Task to carry out: Reproduce the part of the Steven Sebring bio between "His seminal documentary" and "at Milk Gallery.", inclusive.

Bio
Steven Sebring
Steven Sebring is a photographer, filmmaker, and producer. A vanguard in artistic 3-D imaging, Sebring developed a unique 360-degree motion capture system to pioneer multi-dimensional photography, film, and VR. Sebring is a frequent collaborator of visionaries and innovators including Patti Smith, Bill Gates, Milla Jovovich, Leonardo DiCaprio, and has contributed to Vogue, Vanity Fair, W, as well as photographed and directed international campaigns for MAC, Estee Lauder, Coach, DKNY, and more.
His seminal documentary Dream of Life followed icon Patti Smith across 11 years, earning Sebring a Sundance Award and an Emmy nod. After the release, the two also published the art tome Patti Smith: Dream of Life, a companion book of film stills and Smith ephemera, published by Rizzoli. Following the film’s success, Smith and Sebring went on to produce Objects of Life (2010) at the Robert Miller Gallery, and Illumination (2011) at Milk Gallery.

Input data:
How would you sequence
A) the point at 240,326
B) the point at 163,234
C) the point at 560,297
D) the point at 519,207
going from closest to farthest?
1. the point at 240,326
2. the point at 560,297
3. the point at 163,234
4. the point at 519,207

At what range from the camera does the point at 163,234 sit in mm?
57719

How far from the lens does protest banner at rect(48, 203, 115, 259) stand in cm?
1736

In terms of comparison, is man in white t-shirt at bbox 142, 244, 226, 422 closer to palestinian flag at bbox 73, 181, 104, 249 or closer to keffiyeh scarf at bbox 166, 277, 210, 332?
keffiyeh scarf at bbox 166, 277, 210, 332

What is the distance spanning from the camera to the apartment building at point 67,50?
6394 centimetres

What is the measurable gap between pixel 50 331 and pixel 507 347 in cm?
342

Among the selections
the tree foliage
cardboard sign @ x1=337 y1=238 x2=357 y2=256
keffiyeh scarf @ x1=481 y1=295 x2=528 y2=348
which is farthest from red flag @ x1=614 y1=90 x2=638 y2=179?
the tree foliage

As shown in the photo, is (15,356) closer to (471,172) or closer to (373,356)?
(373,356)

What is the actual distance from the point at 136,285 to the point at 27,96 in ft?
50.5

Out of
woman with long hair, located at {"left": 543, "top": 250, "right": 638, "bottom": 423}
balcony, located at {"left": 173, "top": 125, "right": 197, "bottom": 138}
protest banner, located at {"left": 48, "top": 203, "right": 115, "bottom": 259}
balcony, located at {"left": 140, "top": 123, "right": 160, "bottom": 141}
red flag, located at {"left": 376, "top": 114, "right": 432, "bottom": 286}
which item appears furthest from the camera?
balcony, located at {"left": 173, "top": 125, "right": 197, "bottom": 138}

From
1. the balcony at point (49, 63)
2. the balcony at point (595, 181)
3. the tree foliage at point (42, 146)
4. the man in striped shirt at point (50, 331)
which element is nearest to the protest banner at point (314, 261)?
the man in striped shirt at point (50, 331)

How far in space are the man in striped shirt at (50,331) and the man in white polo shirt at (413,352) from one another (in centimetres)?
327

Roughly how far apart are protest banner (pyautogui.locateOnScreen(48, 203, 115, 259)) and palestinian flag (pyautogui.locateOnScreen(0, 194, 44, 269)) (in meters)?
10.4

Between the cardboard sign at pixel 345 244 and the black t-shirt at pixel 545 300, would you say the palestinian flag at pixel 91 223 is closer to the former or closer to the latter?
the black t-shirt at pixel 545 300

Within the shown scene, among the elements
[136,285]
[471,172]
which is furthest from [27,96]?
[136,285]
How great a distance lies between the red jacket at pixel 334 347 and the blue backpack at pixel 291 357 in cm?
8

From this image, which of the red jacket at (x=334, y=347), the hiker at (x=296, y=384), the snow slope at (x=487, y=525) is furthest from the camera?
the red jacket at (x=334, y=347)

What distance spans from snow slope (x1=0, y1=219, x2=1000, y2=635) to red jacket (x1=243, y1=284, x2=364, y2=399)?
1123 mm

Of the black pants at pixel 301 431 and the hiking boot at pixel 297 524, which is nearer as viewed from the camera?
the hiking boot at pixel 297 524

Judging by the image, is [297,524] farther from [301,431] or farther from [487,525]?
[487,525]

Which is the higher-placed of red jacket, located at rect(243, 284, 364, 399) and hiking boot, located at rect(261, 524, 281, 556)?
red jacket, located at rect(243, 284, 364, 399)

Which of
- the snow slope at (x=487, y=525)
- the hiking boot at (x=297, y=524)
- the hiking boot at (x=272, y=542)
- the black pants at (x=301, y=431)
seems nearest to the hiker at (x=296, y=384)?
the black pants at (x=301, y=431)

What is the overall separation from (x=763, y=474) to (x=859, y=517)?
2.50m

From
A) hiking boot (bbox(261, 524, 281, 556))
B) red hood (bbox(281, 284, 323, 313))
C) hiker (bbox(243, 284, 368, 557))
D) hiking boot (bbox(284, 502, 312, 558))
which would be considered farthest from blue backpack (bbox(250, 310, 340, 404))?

Solution for this exercise:
His seminal documentary Dream of Life followed icon Patti Smith across 11 years, earning Sebring a Sundance Award and an Emmy nod. After the release, the two also published the art tome Patti Smith: Dream of Life, a companion book of film stills and Smith ephemera, published by Rizzoli. Following the film’s success, Smith and Sebring went on to produce Objects of Life (2010) at the Robert Miller Gallery, and Illumination (2011) at Milk Gallery.